I have been reading a lot of privacy literature lately and the more I read, the more I got frustrated with the “Privacy by Design” motto. It somehow was not right, and made me realise that “Security by Design” motto is similarly hyped and is just as misguided. Let me explain.
Why security/privacy wasn’t baked in at the start
First of all, the basics: “X by Design” means that security/privacy is baked into the product from the inception and design through to implementation, and all the way to operation. This of course sounds great, and one can easily see that trying to retroactively implement security or privacy features/requirements into an already existing product is a lot harder than baking it in all from the start. Where I think this starts to fall apart is that often, the reason for something being only “an afterthought” is not that it wasn’t actually considered while e.g. conceptualizing the product. It’s because it was considered but either:
- There weren’t any people available who could help i.e. the security/privacy personnel were busy, expensive or too complicated to acquire/hire/consult or
- It wasn’t considered important to involve the right people/team because the project/product was supposed to be small/unimportant and security/privacy-irrelevant but over time it grew to be important/large
In other words, it was either resource constraints or legitimate business reason not to spend resources on something (that was meant to be) small/irrelevant.
Reminiscing of the past
What I see in a lot of these “X by Design” discussions is a set of technical people reminiscing about how awesome it would have been if e.g. Google built their search engine in 1998 with security/privacy in mind. Yes, it would have been, but the engineers writing the code had no idea if it would take off and had neither the time nor the money to spend on expensive consultants and long consultation periods to bake security/privacy in. The same can be said of many other startups’ products and of most projects in large companies that grow to become products of their own.

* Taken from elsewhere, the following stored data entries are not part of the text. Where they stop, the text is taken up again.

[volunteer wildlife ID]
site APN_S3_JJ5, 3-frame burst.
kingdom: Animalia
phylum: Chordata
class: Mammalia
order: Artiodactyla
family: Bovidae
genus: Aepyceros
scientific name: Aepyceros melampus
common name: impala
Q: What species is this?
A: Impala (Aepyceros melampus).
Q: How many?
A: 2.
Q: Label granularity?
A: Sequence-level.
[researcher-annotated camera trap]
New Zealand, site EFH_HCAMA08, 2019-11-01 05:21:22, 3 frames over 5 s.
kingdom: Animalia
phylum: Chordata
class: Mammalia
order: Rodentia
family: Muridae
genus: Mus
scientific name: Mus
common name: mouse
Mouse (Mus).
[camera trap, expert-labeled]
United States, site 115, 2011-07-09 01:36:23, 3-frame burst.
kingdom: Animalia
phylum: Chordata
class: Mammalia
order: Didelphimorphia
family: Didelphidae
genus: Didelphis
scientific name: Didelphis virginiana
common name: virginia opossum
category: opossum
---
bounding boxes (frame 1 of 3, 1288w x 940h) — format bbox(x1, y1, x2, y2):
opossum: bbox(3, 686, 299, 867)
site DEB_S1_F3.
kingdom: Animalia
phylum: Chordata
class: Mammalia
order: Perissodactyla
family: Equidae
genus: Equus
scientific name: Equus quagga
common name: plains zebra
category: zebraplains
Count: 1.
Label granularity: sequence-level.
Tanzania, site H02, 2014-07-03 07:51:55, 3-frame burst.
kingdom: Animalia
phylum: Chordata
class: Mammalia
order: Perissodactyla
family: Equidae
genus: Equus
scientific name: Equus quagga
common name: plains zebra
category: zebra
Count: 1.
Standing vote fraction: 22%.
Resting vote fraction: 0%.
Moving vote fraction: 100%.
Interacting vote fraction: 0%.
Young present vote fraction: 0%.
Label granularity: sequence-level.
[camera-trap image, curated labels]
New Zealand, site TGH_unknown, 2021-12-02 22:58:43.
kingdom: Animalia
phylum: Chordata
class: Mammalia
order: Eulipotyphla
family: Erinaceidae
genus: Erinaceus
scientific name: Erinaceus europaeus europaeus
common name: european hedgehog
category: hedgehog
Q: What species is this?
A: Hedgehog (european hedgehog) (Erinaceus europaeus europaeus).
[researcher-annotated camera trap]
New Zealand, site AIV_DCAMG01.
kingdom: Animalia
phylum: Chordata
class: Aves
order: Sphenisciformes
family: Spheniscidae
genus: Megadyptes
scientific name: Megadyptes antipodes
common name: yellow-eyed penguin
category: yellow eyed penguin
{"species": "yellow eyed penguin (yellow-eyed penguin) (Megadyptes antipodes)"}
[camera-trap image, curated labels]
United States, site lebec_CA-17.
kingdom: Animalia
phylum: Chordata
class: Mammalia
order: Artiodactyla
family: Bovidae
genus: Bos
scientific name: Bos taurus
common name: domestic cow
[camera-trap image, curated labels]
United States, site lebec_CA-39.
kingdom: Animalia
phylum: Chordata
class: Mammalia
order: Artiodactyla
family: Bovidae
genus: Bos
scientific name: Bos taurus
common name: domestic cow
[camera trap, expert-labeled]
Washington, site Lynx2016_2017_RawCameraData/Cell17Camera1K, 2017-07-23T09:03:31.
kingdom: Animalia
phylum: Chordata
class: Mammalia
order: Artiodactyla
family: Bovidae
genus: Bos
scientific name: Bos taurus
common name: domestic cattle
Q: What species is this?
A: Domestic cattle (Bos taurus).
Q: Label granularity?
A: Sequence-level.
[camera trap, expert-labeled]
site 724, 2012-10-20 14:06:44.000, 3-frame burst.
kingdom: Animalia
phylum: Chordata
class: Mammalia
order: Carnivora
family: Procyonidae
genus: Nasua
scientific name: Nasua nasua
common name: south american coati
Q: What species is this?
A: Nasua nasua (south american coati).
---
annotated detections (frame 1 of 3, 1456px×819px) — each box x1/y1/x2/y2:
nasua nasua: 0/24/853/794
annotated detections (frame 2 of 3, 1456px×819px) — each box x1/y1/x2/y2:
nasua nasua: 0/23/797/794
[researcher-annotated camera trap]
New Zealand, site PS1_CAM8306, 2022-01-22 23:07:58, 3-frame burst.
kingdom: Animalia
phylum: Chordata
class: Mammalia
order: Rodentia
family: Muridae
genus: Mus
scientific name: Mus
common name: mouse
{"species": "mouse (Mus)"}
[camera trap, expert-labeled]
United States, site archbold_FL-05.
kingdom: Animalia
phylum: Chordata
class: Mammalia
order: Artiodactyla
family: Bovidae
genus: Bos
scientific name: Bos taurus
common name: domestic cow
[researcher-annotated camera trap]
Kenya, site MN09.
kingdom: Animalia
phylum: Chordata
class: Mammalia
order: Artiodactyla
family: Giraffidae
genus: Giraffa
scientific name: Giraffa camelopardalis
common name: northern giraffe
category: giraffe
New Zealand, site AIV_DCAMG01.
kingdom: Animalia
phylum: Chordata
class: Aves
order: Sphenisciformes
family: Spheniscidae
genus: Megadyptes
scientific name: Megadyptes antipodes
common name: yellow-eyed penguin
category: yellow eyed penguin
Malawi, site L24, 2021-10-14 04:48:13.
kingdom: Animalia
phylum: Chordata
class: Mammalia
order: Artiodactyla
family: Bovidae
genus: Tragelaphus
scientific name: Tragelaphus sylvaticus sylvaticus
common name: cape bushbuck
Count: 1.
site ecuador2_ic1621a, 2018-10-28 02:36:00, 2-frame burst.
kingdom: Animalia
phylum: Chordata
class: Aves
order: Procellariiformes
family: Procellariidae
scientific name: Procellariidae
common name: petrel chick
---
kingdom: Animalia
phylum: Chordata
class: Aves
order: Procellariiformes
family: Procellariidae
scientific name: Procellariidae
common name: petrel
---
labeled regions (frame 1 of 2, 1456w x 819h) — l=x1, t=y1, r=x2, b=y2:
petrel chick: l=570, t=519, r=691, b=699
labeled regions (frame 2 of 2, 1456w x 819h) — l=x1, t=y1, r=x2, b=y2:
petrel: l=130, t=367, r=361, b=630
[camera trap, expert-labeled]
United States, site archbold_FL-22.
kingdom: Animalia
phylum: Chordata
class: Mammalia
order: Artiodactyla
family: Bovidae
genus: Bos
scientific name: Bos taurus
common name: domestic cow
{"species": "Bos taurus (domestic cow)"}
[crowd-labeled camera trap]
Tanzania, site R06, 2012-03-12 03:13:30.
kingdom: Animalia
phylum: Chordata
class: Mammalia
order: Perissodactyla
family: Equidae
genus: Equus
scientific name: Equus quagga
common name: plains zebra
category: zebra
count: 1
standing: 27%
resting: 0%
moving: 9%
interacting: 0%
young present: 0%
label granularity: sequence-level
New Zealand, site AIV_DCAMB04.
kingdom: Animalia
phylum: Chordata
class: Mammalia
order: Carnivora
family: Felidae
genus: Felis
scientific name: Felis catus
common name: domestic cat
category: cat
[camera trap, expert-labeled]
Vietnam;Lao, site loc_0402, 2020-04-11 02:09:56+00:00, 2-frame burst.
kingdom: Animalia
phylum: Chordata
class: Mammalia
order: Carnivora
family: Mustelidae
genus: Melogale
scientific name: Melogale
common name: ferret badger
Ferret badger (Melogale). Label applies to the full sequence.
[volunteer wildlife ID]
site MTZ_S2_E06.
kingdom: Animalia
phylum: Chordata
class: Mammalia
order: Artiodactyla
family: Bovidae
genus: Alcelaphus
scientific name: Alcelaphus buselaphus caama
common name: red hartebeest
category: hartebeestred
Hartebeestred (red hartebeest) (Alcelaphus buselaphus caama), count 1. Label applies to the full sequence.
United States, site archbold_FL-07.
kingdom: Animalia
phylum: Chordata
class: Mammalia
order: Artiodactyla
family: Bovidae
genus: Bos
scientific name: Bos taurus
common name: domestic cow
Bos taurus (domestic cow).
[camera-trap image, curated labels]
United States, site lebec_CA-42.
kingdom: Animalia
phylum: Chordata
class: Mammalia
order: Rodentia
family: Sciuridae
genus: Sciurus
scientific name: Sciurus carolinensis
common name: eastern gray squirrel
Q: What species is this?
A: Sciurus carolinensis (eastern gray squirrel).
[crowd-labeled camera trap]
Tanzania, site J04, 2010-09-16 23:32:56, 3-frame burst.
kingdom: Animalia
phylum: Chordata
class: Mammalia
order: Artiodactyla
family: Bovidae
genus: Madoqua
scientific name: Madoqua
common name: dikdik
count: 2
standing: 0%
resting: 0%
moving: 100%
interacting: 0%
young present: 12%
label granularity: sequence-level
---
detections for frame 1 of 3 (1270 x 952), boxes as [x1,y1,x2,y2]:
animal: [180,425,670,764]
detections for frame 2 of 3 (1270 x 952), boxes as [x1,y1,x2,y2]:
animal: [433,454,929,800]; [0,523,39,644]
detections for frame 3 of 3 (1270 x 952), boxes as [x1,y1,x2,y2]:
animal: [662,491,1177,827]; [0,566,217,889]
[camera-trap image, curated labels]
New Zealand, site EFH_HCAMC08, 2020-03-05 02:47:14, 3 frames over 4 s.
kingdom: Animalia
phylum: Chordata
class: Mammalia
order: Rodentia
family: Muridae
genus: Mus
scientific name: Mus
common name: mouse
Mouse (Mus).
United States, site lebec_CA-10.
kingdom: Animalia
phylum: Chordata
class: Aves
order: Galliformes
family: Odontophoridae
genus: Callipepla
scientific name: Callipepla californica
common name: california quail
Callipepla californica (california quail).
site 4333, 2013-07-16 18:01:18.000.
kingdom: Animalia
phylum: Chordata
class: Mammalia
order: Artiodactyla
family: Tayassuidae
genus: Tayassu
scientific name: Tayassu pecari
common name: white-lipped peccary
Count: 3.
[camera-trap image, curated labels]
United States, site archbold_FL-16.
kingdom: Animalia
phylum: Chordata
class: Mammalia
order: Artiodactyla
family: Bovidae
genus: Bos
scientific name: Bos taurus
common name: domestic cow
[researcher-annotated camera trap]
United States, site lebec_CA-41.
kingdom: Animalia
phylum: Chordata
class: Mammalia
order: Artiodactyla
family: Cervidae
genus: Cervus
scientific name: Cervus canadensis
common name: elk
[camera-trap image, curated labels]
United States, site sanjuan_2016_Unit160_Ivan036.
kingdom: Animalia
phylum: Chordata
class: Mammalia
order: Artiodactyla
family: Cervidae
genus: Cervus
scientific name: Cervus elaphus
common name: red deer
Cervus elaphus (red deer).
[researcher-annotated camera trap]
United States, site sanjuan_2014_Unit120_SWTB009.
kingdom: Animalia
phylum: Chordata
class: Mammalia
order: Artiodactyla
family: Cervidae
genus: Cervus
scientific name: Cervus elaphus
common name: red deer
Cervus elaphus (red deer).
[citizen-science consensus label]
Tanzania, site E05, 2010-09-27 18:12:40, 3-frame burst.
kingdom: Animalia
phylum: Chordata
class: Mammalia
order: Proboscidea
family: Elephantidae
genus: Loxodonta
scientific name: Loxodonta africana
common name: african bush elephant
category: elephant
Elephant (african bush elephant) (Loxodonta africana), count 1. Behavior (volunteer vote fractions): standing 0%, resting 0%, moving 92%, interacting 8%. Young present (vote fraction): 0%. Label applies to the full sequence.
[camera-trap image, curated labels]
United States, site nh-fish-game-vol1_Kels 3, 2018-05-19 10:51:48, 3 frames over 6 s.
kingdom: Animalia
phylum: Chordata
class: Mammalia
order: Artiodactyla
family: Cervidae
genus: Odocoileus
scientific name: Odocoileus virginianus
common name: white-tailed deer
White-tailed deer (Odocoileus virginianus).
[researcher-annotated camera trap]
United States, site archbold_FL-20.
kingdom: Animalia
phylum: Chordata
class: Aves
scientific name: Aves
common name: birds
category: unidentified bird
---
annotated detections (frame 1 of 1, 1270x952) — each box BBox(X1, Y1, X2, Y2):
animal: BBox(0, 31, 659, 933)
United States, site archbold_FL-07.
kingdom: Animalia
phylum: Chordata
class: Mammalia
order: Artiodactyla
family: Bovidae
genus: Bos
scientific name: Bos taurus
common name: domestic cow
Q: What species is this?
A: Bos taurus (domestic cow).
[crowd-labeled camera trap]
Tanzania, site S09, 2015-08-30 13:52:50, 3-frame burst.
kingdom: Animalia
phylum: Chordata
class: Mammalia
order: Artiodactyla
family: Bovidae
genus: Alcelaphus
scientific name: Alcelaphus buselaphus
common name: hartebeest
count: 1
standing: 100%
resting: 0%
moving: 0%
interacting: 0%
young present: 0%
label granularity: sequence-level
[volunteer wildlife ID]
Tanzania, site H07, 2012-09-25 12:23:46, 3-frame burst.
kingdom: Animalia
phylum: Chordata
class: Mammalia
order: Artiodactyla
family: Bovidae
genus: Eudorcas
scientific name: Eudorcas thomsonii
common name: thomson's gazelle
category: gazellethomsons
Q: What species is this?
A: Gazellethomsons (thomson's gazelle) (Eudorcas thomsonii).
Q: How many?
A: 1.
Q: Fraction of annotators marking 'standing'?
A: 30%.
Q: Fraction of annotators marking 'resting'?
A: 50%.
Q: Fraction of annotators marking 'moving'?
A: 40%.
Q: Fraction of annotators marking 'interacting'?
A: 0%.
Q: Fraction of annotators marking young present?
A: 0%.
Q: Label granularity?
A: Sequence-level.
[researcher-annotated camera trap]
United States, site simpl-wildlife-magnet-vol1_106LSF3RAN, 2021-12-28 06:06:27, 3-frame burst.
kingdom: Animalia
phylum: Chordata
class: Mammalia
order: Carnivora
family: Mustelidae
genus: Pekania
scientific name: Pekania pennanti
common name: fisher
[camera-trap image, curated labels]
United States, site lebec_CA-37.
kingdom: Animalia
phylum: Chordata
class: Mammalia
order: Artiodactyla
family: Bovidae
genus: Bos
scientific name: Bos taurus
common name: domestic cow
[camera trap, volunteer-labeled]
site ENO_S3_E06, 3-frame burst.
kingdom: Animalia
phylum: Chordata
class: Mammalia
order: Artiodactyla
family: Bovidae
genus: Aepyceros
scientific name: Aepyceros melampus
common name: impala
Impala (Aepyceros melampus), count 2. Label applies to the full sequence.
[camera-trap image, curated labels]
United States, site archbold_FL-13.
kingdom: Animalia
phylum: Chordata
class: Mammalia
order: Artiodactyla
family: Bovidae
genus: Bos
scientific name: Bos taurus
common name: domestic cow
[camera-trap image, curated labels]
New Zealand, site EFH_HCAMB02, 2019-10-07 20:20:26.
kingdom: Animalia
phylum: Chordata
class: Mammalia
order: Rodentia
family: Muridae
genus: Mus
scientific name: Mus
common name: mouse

If security and privacy engineers would have to be involved in all smaller projects then innovation would seriously suffer, because there are simply too few of us and we would take too long to take a sufficiently good look at everything (that might not take off anyway). So, since we cannot be involved at the beginning of every project, the best we can hope for is to fix it afterwards — there is no point in reminiscing in how awesome it would have been if we were there when Twitter started in 2006. We weren’t there, it now took off and they are offering value to their customers, bringing in revenue which they are (hopefully) using to fix their security/privacy issues. I think it’s too optimistic to assume they could have afforded the delay-to-market and the price attached to doing it “right” from the start. Most probably, they couldn’t.
Living in the present
All in all, I think a most of the “X by Design” is wishful thinking with some sermons attached to it, telling long tales of how things could have been so much better, had the right security/privacy people been consulted. What these tales often forget to tell is that when the idea was born, and the project/product was created, the situation was not even remotely amenable to such an intervention. Hence, I think it’s time to let go for the most part — we should concentrate on doing what needs to be done. We should make sure we have solid processes and good, flexible patterns for fixing already existing products.